**EXERCISE DIRECTIONS**
Starting at the first line of the data, print each line verbatim up to and including the line bearing "The Mystery Of", omitting pictures.

(Brief descriptive captions)
<<<<

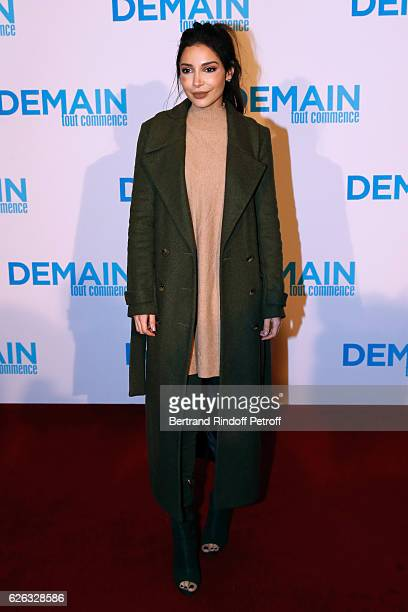 Blogger Sananas attends the 'Demain Tout Commence' Paris Premiere at Cinema Le Grand Rex on November 28 2016 in Paris France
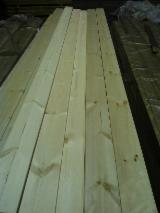 null - 30-36 mm Siberian Pine Parquet Tongue & Groove from Russia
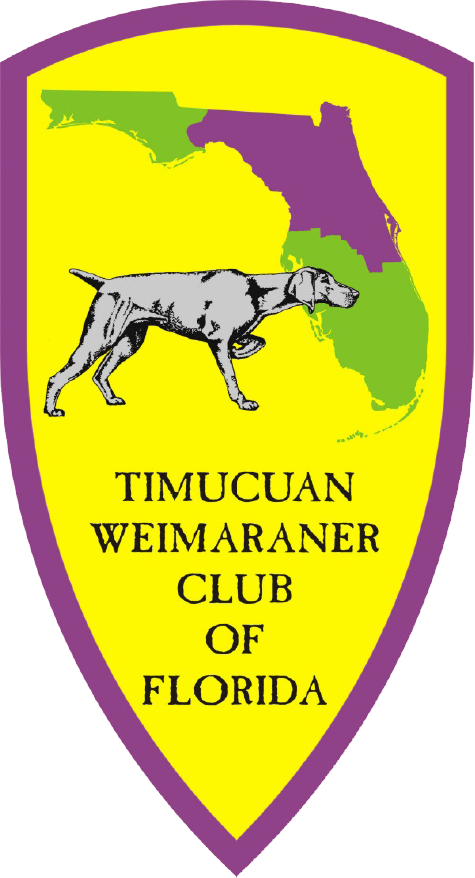 TIMUCUAN WEIMARANER CLUB OF FLORIDA Logo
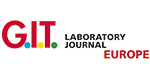 G.I.T Laboratory journal Europe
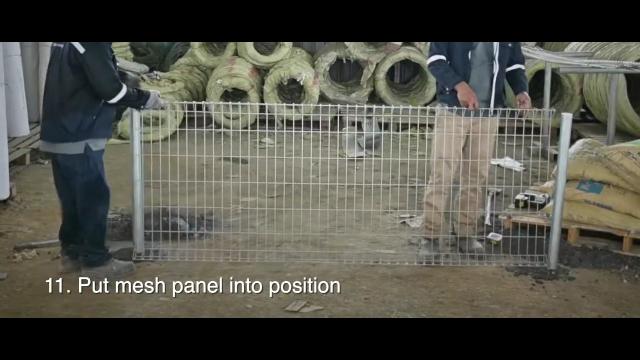 cara memasang pagar brc sendiri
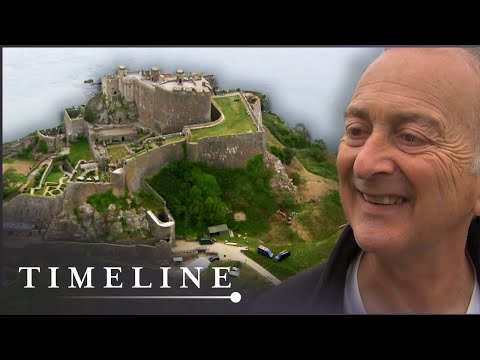 The Mystery Of The Castle Built On A Castle | Time Team | Timeline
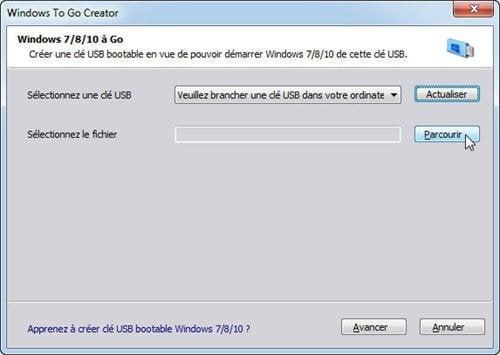 windows installer composant vous essayez The windows installer 45 redistributable windows 7 et windows server 2008 r2 sp1 vous permet de maintenir vos le composant d'exécution utilisateur.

>>>>

**OUTPUT FOR THIS EXERCISE**
 Blogger Sananas attends the 'Demain Tout Commence' Paris Premiere at Cinema Le Grand Rex on November 28 2016 in Paris France
 null - 30-36 mm Siberian Pine Parquet Tongue & Groove from Russia
 TIMUCUAN WEIMARANER CLUB OF FLORIDA Logo
 G.I.T Laboratory journal Europe
 cara memasang pagar brc sendiri
 The Mystery Of The Castle Built On A Castle | Time Team | Timeline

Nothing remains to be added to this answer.